Helen Jepkurgat

Personal information
- Born: 21 February 1989 (age 36)

Sport
- Country: Kenya
- Sport: Athletics
- Event: Long-distance running

= Helen Jepkurgat =

Kenyan athlete

Helen Jepkurgat (also known as Hellen Jepkurgat; born 21 February 1989) is a Kenyan-born athlete competing in middle- and long-distance running who has won major races in Africa, the United States, France and Italy. In the 2019 African Games (held in Rabat, Morocco), Jepkurgat was one of three women chosen to compete for Kenya in the African Half Marathon Championship. She was the top Kenyan competitor in a race that saw Ethiopians sweep the podium. She finished in fourth place with a time of 1:12:29, a few seconds behind Tola Mesetey Belete.

==Professional career==
Jepkurgat has won many races throughout France, including the 2009 Tour de Tirol, the 2012 Mémorial Partigiani Stellina, and the 2016 Marathon Vert de Rennes.

Her second-place finish at the 2011 Nairobi Half Marathon established her as a major international half marathoner. In Italy, she won half marathons in Turin in 2012, she was second in Milan to Pauline Kahenya in 2013, she won in Jesolo (in 2014), and Piacenza (in 2015, clocking 1:09:56, one of the fastest women's half marathon times of that year). Until 2023, she held the course record for the Venice-based Moonlight Half Marathon.

In the 2016 Geneva Marathon, Jepkurgat made her marathon debut and raced with Jane Kiptoo through the Swiss streets. They ran through the warm weather close together, but Jeptoo pulled away and won by 12 seconds.

In 2017, she won the largest marathon in California: the Los Angeles Marathon. At the race, she led more than 10,000 other women, including Kenyan Jane Kibii and Ethiopian Biruktayit Degefa, punching through the miles in the mild 60-degree air to break the tape and finish in 2:34:24.

The year proved to be a big one for her. She traveled to Duluth, Minnesota, for the Grandma's Marathon (named after the restaurant on the canal). Starting in Two Harbors, Minnesota, she raced with the top runners along the North Shore of Lake Superior to capture the first-place prize. A few months later, she was the second-place finisher at the Minneapolis-to-St. Paul Twin Cities Marathon. The three races earned her $40,000 in prize winnings.

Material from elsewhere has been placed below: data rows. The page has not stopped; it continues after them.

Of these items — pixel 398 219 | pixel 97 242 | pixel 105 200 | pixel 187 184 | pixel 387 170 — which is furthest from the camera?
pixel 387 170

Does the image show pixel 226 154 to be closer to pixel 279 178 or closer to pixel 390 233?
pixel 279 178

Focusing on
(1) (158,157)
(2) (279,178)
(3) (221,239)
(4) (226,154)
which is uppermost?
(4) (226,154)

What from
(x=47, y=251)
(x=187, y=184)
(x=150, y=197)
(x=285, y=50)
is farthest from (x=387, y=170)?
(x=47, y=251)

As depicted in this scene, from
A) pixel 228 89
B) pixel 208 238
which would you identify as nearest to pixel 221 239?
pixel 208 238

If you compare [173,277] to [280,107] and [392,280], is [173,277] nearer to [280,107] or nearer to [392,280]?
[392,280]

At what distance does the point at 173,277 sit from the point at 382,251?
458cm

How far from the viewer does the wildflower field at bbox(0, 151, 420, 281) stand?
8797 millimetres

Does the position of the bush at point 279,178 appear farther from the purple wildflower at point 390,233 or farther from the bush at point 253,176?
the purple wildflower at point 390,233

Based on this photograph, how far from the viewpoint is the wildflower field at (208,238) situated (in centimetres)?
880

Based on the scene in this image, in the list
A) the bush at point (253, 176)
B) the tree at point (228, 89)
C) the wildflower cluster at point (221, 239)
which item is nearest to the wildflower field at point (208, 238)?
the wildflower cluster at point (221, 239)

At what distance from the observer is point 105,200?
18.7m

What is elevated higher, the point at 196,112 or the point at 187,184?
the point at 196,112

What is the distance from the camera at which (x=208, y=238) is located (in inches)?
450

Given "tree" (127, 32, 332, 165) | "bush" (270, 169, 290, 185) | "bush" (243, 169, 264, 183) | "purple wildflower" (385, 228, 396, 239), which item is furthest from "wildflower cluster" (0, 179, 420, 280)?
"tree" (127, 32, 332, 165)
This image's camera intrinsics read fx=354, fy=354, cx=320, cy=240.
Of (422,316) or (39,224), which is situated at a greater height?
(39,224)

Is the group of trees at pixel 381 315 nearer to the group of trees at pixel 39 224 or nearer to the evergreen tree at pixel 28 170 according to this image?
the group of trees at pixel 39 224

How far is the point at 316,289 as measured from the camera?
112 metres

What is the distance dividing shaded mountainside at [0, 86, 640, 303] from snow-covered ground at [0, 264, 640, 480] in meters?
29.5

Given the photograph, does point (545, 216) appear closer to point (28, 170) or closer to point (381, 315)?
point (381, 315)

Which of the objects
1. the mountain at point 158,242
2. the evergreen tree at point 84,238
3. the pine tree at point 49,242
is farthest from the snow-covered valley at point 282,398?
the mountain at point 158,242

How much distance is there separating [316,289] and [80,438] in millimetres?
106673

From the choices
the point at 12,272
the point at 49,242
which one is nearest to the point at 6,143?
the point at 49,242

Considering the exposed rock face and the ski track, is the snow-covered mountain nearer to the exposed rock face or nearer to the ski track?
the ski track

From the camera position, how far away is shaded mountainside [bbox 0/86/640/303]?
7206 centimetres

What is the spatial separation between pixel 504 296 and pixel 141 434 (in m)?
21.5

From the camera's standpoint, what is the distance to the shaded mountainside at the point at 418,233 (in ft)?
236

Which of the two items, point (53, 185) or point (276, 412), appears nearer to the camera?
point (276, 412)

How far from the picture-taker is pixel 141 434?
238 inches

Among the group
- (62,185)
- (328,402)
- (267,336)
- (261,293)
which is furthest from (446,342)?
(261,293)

In 2019, she chased Ethiopian Lemelem Berha to finish second in 2:31:33 at the World Athletics Bronze-labeled BP Castellón Marathon in Spain. She ran the Lisbon Marathon as well, again on the heels of the leader (which was Ethiopian Sechale Delasa), finishing second by just six seconds. Her final time was sub-2:30 (2:29:57), two minutes ahead of third-place Sule Utura.

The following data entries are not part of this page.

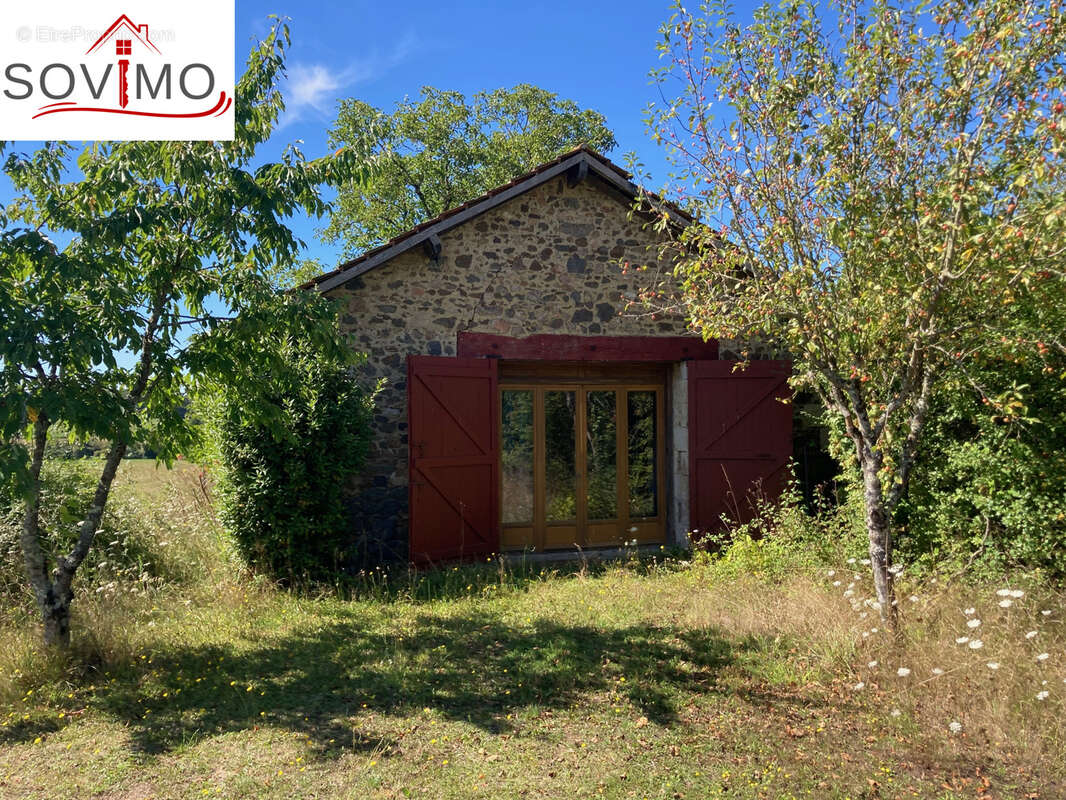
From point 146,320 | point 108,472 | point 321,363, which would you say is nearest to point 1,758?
point 108,472

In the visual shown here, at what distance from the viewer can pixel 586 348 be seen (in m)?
7.82

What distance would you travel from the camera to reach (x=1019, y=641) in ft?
13.2

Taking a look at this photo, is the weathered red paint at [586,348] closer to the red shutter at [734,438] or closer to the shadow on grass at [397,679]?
A: the red shutter at [734,438]

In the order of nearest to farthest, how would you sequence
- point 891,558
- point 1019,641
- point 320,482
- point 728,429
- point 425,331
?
point 1019,641 < point 891,558 < point 320,482 < point 425,331 < point 728,429

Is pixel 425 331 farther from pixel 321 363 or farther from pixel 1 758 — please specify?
pixel 1 758

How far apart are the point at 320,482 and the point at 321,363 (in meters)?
1.09

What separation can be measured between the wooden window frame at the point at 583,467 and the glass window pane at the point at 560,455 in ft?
0.14

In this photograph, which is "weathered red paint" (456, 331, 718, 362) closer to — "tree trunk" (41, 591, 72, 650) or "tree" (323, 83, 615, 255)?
"tree trunk" (41, 591, 72, 650)

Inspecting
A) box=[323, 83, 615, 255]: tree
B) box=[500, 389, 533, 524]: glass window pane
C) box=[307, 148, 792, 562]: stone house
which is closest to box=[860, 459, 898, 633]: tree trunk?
box=[307, 148, 792, 562]: stone house

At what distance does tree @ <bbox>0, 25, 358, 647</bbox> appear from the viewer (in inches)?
157

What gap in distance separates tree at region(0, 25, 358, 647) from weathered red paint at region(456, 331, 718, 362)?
268cm

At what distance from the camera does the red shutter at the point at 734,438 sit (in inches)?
313

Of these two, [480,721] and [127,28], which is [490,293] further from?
[480,721]

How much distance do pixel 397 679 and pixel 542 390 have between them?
4.29 meters
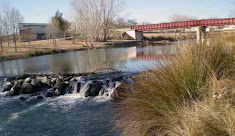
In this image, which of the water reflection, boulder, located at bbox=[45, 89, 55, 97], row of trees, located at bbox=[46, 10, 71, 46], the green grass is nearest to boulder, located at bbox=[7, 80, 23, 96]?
boulder, located at bbox=[45, 89, 55, 97]

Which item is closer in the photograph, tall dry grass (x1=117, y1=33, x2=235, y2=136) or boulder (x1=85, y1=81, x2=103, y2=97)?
tall dry grass (x1=117, y1=33, x2=235, y2=136)

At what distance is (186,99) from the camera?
377 centimetres

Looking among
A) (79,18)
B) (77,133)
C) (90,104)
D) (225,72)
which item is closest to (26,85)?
(90,104)

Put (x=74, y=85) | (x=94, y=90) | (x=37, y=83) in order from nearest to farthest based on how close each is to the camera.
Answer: (x=94, y=90) → (x=74, y=85) → (x=37, y=83)

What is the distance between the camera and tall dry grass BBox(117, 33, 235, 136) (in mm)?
2990

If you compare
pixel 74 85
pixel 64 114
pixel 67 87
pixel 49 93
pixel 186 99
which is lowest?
pixel 64 114

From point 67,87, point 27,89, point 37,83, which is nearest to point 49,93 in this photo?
point 67,87

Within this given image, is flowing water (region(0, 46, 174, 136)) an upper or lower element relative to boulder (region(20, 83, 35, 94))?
lower

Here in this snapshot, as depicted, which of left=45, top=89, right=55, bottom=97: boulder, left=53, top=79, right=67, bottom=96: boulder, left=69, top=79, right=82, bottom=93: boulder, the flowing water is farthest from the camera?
left=69, top=79, right=82, bottom=93: boulder

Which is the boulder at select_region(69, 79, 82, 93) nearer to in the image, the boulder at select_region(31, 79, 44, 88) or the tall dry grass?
the boulder at select_region(31, 79, 44, 88)

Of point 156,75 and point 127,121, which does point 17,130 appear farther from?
point 156,75

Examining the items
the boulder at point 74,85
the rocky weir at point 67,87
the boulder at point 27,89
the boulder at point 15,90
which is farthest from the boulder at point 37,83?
the boulder at point 74,85

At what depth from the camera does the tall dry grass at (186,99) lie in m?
2.99

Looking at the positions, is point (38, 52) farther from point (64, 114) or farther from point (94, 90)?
point (64, 114)
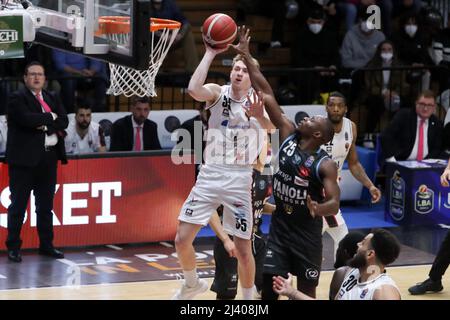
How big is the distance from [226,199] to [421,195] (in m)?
5.08

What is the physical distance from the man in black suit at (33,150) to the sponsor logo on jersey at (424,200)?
4432 millimetres

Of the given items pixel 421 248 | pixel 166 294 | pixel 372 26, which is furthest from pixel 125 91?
pixel 372 26

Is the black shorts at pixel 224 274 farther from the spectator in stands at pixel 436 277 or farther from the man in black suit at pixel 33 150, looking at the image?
the man in black suit at pixel 33 150

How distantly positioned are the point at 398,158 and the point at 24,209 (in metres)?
4.95

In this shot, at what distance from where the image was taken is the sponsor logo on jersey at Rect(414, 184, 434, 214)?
14.1m

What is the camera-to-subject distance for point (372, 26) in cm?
1641

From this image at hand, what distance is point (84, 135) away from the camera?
13305 mm

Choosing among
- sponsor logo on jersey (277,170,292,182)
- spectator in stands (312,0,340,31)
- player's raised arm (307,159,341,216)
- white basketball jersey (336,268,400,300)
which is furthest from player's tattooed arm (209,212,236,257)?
spectator in stands (312,0,340,31)

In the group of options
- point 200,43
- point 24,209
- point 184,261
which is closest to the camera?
point 184,261

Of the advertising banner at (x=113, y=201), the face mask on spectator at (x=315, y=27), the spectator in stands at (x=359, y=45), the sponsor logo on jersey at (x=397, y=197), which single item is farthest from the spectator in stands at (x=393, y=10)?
the advertising banner at (x=113, y=201)

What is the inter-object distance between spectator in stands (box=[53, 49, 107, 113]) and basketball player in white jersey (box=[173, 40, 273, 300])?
5.35 metres

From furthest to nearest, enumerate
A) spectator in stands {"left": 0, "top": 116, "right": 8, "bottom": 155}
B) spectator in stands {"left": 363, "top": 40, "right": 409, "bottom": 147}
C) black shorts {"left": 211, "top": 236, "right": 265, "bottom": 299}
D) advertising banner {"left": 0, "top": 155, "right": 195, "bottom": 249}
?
spectator in stands {"left": 363, "top": 40, "right": 409, "bottom": 147} < spectator in stands {"left": 0, "top": 116, "right": 8, "bottom": 155} < advertising banner {"left": 0, "top": 155, "right": 195, "bottom": 249} < black shorts {"left": 211, "top": 236, "right": 265, "bottom": 299}

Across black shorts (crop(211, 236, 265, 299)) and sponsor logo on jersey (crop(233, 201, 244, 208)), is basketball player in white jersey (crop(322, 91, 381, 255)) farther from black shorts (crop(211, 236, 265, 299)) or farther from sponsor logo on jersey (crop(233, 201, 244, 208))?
sponsor logo on jersey (crop(233, 201, 244, 208))
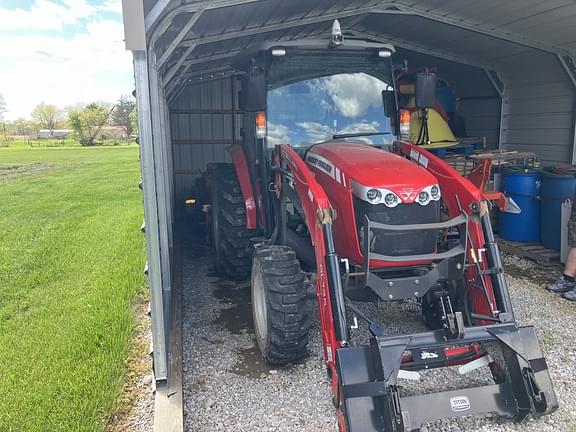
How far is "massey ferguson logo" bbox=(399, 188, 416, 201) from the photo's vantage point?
3.20 m

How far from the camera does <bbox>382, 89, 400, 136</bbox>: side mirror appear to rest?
4.30 meters

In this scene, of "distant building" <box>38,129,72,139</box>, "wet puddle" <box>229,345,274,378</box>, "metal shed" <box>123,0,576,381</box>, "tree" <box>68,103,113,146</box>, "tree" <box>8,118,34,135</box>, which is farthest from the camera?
"tree" <box>8,118,34,135</box>

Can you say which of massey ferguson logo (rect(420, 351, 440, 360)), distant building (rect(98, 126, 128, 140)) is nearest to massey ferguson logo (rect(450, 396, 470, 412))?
massey ferguson logo (rect(420, 351, 440, 360))

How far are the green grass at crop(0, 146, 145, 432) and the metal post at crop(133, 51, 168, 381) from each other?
16.5 inches

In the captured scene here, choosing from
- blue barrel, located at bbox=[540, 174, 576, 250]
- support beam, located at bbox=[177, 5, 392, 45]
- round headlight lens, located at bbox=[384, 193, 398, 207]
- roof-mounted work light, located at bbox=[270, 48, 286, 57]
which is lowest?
blue barrel, located at bbox=[540, 174, 576, 250]

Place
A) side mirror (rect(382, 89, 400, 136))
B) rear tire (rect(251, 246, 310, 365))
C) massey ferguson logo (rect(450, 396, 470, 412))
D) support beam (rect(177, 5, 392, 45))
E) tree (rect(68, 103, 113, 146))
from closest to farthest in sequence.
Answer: massey ferguson logo (rect(450, 396, 470, 412))
rear tire (rect(251, 246, 310, 365))
side mirror (rect(382, 89, 400, 136))
support beam (rect(177, 5, 392, 45))
tree (rect(68, 103, 113, 146))

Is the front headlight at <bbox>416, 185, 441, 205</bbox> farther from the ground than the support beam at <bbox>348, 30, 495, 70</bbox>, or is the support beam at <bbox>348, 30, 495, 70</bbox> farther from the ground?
the support beam at <bbox>348, 30, 495, 70</bbox>

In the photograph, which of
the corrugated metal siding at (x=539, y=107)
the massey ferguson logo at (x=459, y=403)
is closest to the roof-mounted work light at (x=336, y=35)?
the massey ferguson logo at (x=459, y=403)

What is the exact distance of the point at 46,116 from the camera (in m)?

In 2020, she dueled with Ugandan Immaculate Chemutai in Thailand at the Buriram Marathon and finished third in 2:33:25.

Jepkurgat placed top-10 in the September 2021 Madrid Marathon in Spain. Prior to that (in April), she won 5th place at the Lagos Marathon in Nigeria.

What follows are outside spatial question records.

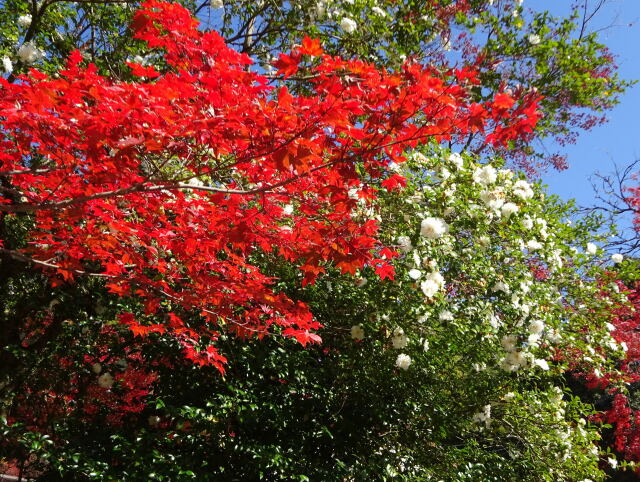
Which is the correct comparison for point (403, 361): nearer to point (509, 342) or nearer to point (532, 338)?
point (509, 342)

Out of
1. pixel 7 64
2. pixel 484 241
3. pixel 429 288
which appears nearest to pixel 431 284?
pixel 429 288

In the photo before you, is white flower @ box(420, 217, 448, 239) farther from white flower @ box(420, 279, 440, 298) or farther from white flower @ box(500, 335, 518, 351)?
white flower @ box(500, 335, 518, 351)

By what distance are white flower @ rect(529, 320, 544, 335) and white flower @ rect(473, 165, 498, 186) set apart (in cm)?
138

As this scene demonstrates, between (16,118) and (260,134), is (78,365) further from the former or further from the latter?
(260,134)

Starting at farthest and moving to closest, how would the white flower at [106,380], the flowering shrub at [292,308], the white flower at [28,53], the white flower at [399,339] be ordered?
the white flower at [28,53] → the white flower at [106,380] → the white flower at [399,339] → the flowering shrub at [292,308]

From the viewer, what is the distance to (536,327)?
424cm

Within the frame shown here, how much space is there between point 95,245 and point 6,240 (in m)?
2.48

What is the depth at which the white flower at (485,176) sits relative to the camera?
4426 mm

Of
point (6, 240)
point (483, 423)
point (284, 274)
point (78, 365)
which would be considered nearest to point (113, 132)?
point (284, 274)

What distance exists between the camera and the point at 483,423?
4672 millimetres

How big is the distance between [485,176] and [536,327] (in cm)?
148

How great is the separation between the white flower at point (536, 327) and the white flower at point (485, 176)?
138 centimetres

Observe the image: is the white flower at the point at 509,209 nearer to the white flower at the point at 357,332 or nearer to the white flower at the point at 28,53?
the white flower at the point at 357,332

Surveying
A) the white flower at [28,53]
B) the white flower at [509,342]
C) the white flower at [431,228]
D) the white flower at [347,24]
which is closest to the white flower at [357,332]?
the white flower at [431,228]
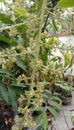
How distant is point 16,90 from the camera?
58 centimetres

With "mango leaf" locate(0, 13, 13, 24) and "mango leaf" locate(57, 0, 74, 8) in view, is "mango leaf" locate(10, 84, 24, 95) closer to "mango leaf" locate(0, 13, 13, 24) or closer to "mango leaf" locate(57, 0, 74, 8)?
"mango leaf" locate(0, 13, 13, 24)

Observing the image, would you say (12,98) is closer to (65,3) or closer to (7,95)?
(7,95)

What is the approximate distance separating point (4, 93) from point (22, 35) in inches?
6.2

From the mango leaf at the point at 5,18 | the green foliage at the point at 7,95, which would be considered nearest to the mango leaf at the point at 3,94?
the green foliage at the point at 7,95

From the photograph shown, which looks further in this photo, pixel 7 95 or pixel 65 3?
pixel 7 95

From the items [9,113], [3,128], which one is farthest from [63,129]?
[3,128]

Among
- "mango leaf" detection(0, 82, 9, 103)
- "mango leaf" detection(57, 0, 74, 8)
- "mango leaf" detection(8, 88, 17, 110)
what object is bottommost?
"mango leaf" detection(8, 88, 17, 110)

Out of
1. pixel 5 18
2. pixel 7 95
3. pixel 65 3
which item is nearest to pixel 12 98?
pixel 7 95

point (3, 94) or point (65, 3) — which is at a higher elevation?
point (65, 3)

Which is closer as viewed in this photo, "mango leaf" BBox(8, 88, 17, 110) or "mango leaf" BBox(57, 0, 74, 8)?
"mango leaf" BBox(57, 0, 74, 8)

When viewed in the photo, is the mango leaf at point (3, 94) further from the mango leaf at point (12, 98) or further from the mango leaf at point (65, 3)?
the mango leaf at point (65, 3)

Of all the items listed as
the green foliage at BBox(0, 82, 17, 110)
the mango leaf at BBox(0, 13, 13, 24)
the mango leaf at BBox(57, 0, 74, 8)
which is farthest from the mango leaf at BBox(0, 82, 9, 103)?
the mango leaf at BBox(57, 0, 74, 8)

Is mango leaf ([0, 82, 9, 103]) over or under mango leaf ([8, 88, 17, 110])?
over

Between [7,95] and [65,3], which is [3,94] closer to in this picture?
[7,95]
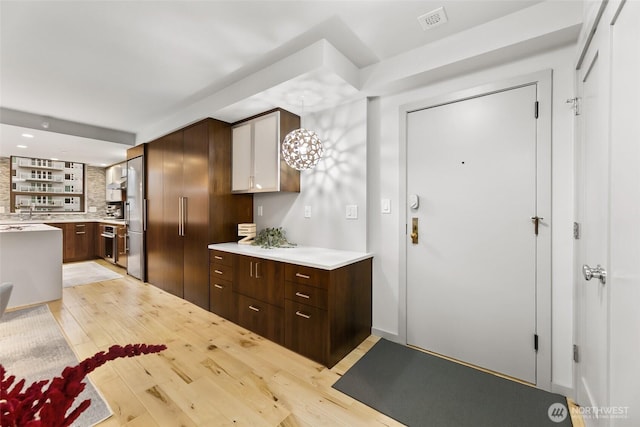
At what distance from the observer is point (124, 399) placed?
70.2 inches

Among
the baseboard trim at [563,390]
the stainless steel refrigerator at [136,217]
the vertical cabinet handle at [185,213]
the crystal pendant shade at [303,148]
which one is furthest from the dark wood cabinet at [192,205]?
the baseboard trim at [563,390]

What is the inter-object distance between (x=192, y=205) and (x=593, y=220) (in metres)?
3.64

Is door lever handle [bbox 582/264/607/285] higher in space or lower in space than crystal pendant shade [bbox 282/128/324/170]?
lower

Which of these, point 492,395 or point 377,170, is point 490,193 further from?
point 492,395

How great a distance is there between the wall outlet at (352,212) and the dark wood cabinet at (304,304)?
435 mm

In April 2022, she competed at the Izmir Marathon in Turkey, finishing in third behind Lilian Chemweno and Letebrhan Haylay.

The following spring, she won the Abalone Marathon de Nantes in France by four minutes (in 2:40:34), returned to Kenya, and won a local marathon sponsored by Lukenya University.

==Personal life==
Jepkurgat has worked with agent Marc Corstjens, the former Belgian national record-holder in the 1,500 meters and 800 meters. In 2017, she was living and training in Grand Prairie, Texas.